After James departed, Heat president Pat Riley said “I want this team to be as competitive as it’s ever been.” But he spoke of pursuing two distinct and simultaneous courses of action: trying to stay in the playoff race for the following two seasons – even while the Heat’s 2015 first round pick is owed to the Philadelphia 76ers if it is outside the top 10 – but with a clear focus on maintaining flexibility for the expected availability of several top free agents in the summer of 2016.

With the Heat already at 15-20 as it begins a challenging five-game road trip out west, it is unclear as to how willing Riley might be to sacrifice the former for the benefit of the latter.

Trading Deng could, among other things, damage the Heat’s ability to make the playoffs this season as well as put at risk its ability to clear its first round pick obligation off the books this summer. The pick is top-10 protected for this season and next, and becomes fully unprotected if not previously conveyed.

But trading Deng could also provide the Heat with a far better pick — a top 10 pick — in what is presently considered to be a deep draft this summer as well as with the additional draft pick compensation to be received in the trade. That could set the Heat up quite well for the summer of 2016.

All trade proposals should surely be considered even if not ultimately pursued.

But trade scenarios are complicated.

Deng is earning $9.7 million this season, and he has a player option that would pay him $10.2 million for next season if he exercises it in June. But he also has a trade bonus which, by rule, he cannot waive, in whole or in part, except to make a potential trade legal.

Deng’s trade bonus would be valued at 15 percent of his remaining salary for the season, the amount of which would depend upon the exact day he is traded. If Deng were to be traded today, his bonus would be $840K; if he were traded at the trade deadline, it would be $480K. The amount of the trade bonus, if any, would be allocated entirely to this season.

__ACTIONS TO TAKE__
1. Do these statements agree with the Deng trade passage? Answer yes or no for each, quoting the words from the passage that decide it.
(a) The Heat's first round pick is top-10 protected for this season and next.
(b) Deng may waive his trade bonus whenever he chooses.
(c) Deng's trade bonus would be larger if he were traded at the trade deadline than if he were traded today.
2. What are the answers to these questions, according to the Deng trade passage? Mark each answer with the letter of its question.
(a) What is the Heat's record as it begins its five-game road trip?
(b) How much would Deng's player option pay him for next season?
(c) Which team is owed the Heat's 2015 first round pick if it falls outside the top 10?
3. Continue the Deng trade passage from its final sentence.

__DATA EXCERPT__
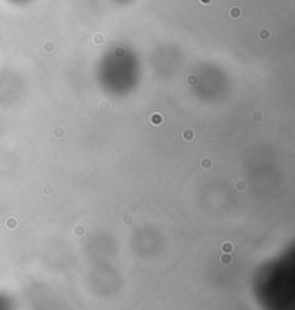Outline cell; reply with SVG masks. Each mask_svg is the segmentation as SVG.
<instances>
[{"mask_svg": "<svg viewBox=\"0 0 295 310\" xmlns=\"http://www.w3.org/2000/svg\"><path fill=\"white\" fill-rule=\"evenodd\" d=\"M222 250H223L225 253H228V254H229V253H232L233 247H232V244H230V242H225L223 245H222Z\"/></svg>", "mask_w": 295, "mask_h": 310, "instance_id": "cell-5", "label": "cell"}, {"mask_svg": "<svg viewBox=\"0 0 295 310\" xmlns=\"http://www.w3.org/2000/svg\"><path fill=\"white\" fill-rule=\"evenodd\" d=\"M183 139L187 140V142H190V140H193V139H194V133H193L192 130H186V131L183 133Z\"/></svg>", "mask_w": 295, "mask_h": 310, "instance_id": "cell-3", "label": "cell"}, {"mask_svg": "<svg viewBox=\"0 0 295 310\" xmlns=\"http://www.w3.org/2000/svg\"><path fill=\"white\" fill-rule=\"evenodd\" d=\"M253 120H255V121L259 120V113H255V114H253Z\"/></svg>", "mask_w": 295, "mask_h": 310, "instance_id": "cell-12", "label": "cell"}, {"mask_svg": "<svg viewBox=\"0 0 295 310\" xmlns=\"http://www.w3.org/2000/svg\"><path fill=\"white\" fill-rule=\"evenodd\" d=\"M269 38V30H266V29H263V30H261L259 32V39H268Z\"/></svg>", "mask_w": 295, "mask_h": 310, "instance_id": "cell-6", "label": "cell"}, {"mask_svg": "<svg viewBox=\"0 0 295 310\" xmlns=\"http://www.w3.org/2000/svg\"><path fill=\"white\" fill-rule=\"evenodd\" d=\"M229 15H230V17H232V19H239V17L242 16L241 7H236V6H235V7H232V9L229 10Z\"/></svg>", "mask_w": 295, "mask_h": 310, "instance_id": "cell-1", "label": "cell"}, {"mask_svg": "<svg viewBox=\"0 0 295 310\" xmlns=\"http://www.w3.org/2000/svg\"><path fill=\"white\" fill-rule=\"evenodd\" d=\"M220 260H222V263H225V264H230V263H232V258H230L229 255H223Z\"/></svg>", "mask_w": 295, "mask_h": 310, "instance_id": "cell-8", "label": "cell"}, {"mask_svg": "<svg viewBox=\"0 0 295 310\" xmlns=\"http://www.w3.org/2000/svg\"><path fill=\"white\" fill-rule=\"evenodd\" d=\"M187 81H189V84H190V85H196L197 82V78L196 77H189V79H187Z\"/></svg>", "mask_w": 295, "mask_h": 310, "instance_id": "cell-9", "label": "cell"}, {"mask_svg": "<svg viewBox=\"0 0 295 310\" xmlns=\"http://www.w3.org/2000/svg\"><path fill=\"white\" fill-rule=\"evenodd\" d=\"M43 49L46 51V52H54V51H55V45L52 44V42H49V41H48V42H45V44H43Z\"/></svg>", "mask_w": 295, "mask_h": 310, "instance_id": "cell-4", "label": "cell"}, {"mask_svg": "<svg viewBox=\"0 0 295 310\" xmlns=\"http://www.w3.org/2000/svg\"><path fill=\"white\" fill-rule=\"evenodd\" d=\"M151 123H153L154 126H158V124H161L163 123V117H161V114H153L151 115Z\"/></svg>", "mask_w": 295, "mask_h": 310, "instance_id": "cell-2", "label": "cell"}, {"mask_svg": "<svg viewBox=\"0 0 295 310\" xmlns=\"http://www.w3.org/2000/svg\"><path fill=\"white\" fill-rule=\"evenodd\" d=\"M199 1H200L202 4H210V3H212V0H199Z\"/></svg>", "mask_w": 295, "mask_h": 310, "instance_id": "cell-11", "label": "cell"}, {"mask_svg": "<svg viewBox=\"0 0 295 310\" xmlns=\"http://www.w3.org/2000/svg\"><path fill=\"white\" fill-rule=\"evenodd\" d=\"M94 42H95L97 45H98V44H102V42H104V36H102L101 33H97L95 36H94Z\"/></svg>", "mask_w": 295, "mask_h": 310, "instance_id": "cell-7", "label": "cell"}, {"mask_svg": "<svg viewBox=\"0 0 295 310\" xmlns=\"http://www.w3.org/2000/svg\"><path fill=\"white\" fill-rule=\"evenodd\" d=\"M202 166L209 167V166H210V160H209V159H205V162H202Z\"/></svg>", "mask_w": 295, "mask_h": 310, "instance_id": "cell-10", "label": "cell"}]
</instances>
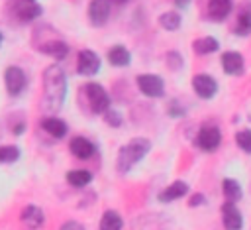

__TASK ANSWERS__
1.
(a) Yes: "The pick is top-10 protected for this season and next"
(b) No: "he cannot waive, in whole or in part, except to make a potential trade legal"
(c) No: "If Deng were to be traded today, his bonus would be $840K; if he were traded at the trade deadline, it would be $480K."

2.
(a) 15-20
(b) $10.2 million
(c) The Philadelphia 76ers

3.
A straight up trade of Deng for Prince would be legal, but only if Deng were to agree to surrender the vast majority of his trade bonus (all but $20K). Deng would therefore effectively hold veto power over such trade discussions. 

Even if Deng were willing to approve, Memphis itself may not want to structure the trade as a straight-up swap anyway. The Grizzlies are just $1.2 million below the tax threshold. A swap would leave the team with 14 players on the roster, with a team salary that is $832K over the tax line.

The Grizzlies have no intention of paying the tax. They have not done so since the 2005-06 season, under previous team owner Michael Heisley.

Any trade scenarios between the teams that requires no player approvals would therefore necessitate that: (i) Deng receive his full trade bonus and (ii) the Grizzlies wind up below the tax.

Deng’s full incoming salary, including the trade bonus, would be smallest for the Grizzlies at the trade deadline: $10.2 million. At the trade deadline, Memphis would need to send back at least $1.3 million in additional salaries along Prince, $9.0 million total, in exchange for Deng in order to avoid the luxury tax.

The basic framework for the trade could therefore be as follows: Luol Deng for Tayshaun Prince and a player making at least $1.3 million.

But trade scenarios are further complicated by virtue of the Heat’s desire not to pay the luxury tax either. Having exceeded the tax in each of the past three years, doing so would cause the Heat to pay the “repeater” tax, which adds an additional $1 in taxes for every dollar by which the Heat’s team salary exceeds the tax threshold to the already onerous incremental tax rates the NBA implemented starting last season.

The Heat – which currently has 14 players on the roster, and could take on one more player in trade than it sends out – is currently $4.5 million below the tax threshold.

Therefore, the most salary the Heat would likely be willing to take on in a trade for Deng, so as to avoid the tax, is his salary plus an additional $4.5 million, or $14.2 million total. That equates to as much as $6.5 million in additional salaries, along with Prince.

The basic framework for a potential trade could therefore be as follows: Luol Deng for Tayshaun Prince and a player earning between $1.3 million and $6.5 million.

Grizzlies players earning a salary in that range include: Jordan Adams, Beno Udrih, Kosta Koufos, Quincy Pondexter, Vince Carter, Tony Allen and Courtney Lee.

Among the possibilities that might pique Heat interest with whom the Grizzlies may possibly be willing to part include Adams, a 6-foot, 5-inch shooting guard selected with the No. 22 pick in 2014 draft, and Koufos, an overqualified backup center in Memphis with extensive starting experience and an expiring contract.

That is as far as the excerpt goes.